Your tasks -
a – Revise the passage on SkyDrive search indexing: reproduce the portion starting at "With this index, an" and ending at "show it too.", with "spreadsheet" changed to "presentation".
b – Translate this sentence from the passage on SkyDrive search indexing into Spanish: "With this work, we think we’re in a good spot to move forward rapidly."

Text block -

■ ■ ■

For SkyDrive, we have a full-text index of all documents in the system. However, we can’t let people see all the documents in a search result, only the ones they are allowed to view. To do this, we index the Windows Live IDs of the allowed viewers onto the documents as well. In addition to the word entries above, we add special strings to the documents that get indexed much like the words do, but which encode the permission data. For example, the string “VIEWER=carol@hotmail-example.com” would mean that Carol has view permission for a specific document. Then the inverted index gets an entry like “VIEWER=carol@hotmail-example.com: 39, 107, 762, ...” When Carol searches for “okra recipe,” we change the query to “okra recipe VIEWER=carol@hotmail-example.com.” So Carol gets document 107 back, but not document 512, which she isn’t allowed to read.

With this index, an obvious way to implement “Shared With Me” is to search for the documents Carol is allowed to read. This isn’t exactly right, but it’s close. First, we want to exclude documents that she owns, because we’re showing them elsewhere. Second, we need to include photos, which normally aren’t in the full- text index. Finally, we don’t really want all the files Carol has access to, but only the files or folders where someone explicitly added Carol. If Alice shares a folder with 100 documents, we want only the folder to show up in Shared With Me, not all 100 of the contained documents. If she shares a single spreadsheet, we want to show it too.

The answer to these problems is to index all the shared files or folders with a second index field which tracks exactly the documents and folders that got explicitly shared. This field is only on the shared items, not on files contained within folders, and doesn’t include the document owner. Our search is then for “SHARED-WITH=carol@hotmail-example.com,” which gives us exactly what we want.

Moving forward

Our changes in the system are a big step forward in our ability to support our sharing scenarios, but we know we aren’t done yet. As we collect feedback from you, we’ll continue to evolve how the sharing system works. With this work, we think we’re in a good spot to move forward rapidly.

David Nichols

Software Development Lead, SkyDrive.com

■ ■ ■

Data listing -
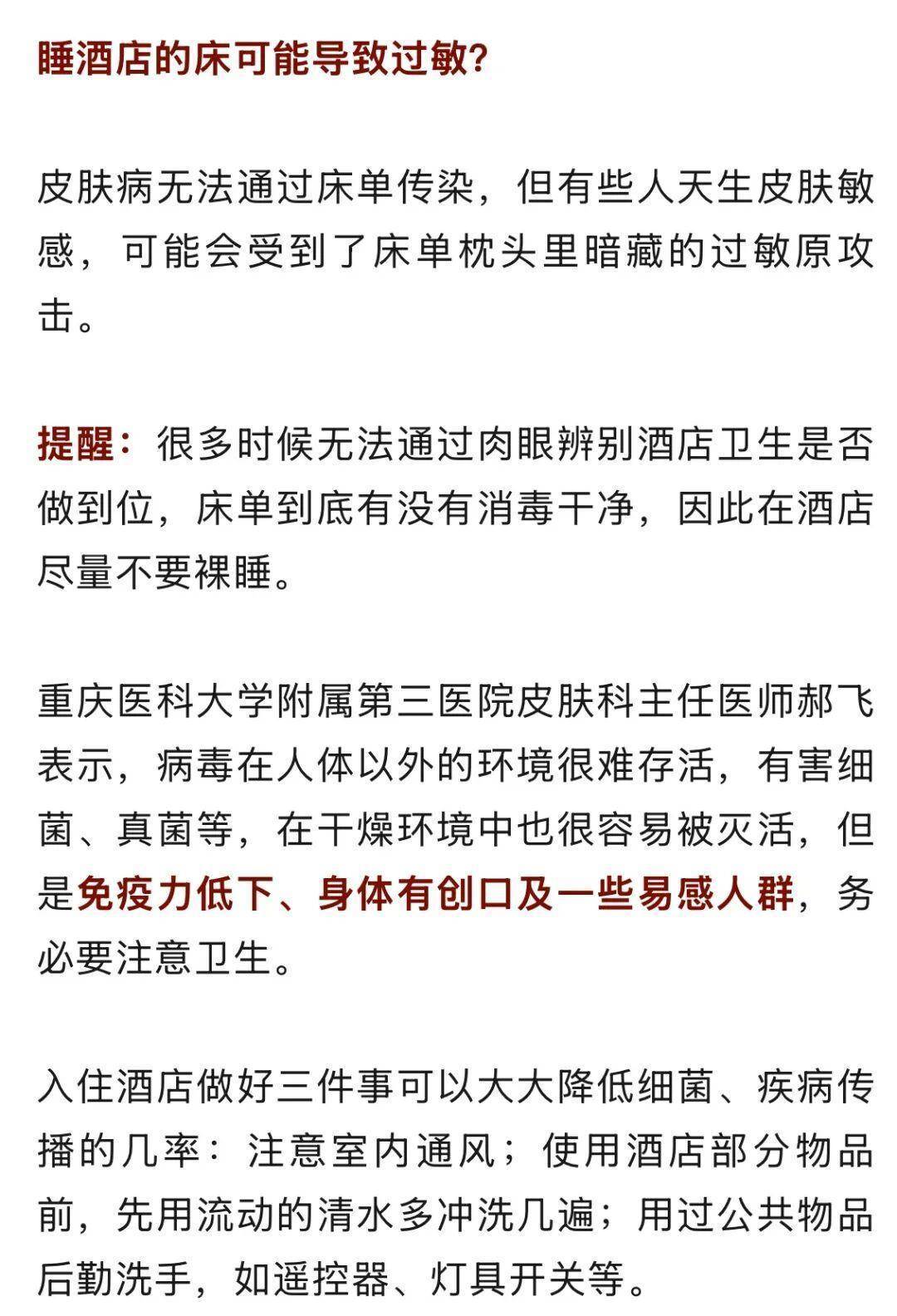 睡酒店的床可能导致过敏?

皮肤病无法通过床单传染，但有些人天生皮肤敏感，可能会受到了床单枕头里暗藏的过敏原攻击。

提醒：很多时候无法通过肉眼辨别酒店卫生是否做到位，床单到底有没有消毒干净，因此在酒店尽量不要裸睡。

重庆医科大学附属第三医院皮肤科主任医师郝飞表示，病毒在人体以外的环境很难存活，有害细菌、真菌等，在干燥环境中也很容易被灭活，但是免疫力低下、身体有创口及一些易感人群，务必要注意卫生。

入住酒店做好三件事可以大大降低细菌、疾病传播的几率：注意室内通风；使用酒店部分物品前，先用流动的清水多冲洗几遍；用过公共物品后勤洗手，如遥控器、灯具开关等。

■ ■ ■

Solutions in order -
a –
With this index, an obvious way to implement “Shared With Me” is to search for the documents Carol is allowed to read. This isn’t exactly right, but it’s close. First, we want to exclude documents that she owns, because we’re showing them elsewhere. Second, we need to include photos, which normally aren’t in the full- text index. Finally, we don’t really want all the files Carol has access to, but only the files or folders where someone explicitly added Carol. If Alice shares a folder with 100 documents, we want only the folder to show up in Shared With Me, not all 100 of the contained documents. If she shares a single presentation, we want to show it too.

b – Con este trabajo, creemos que estamos en una buena posición para avanzar rápidamente.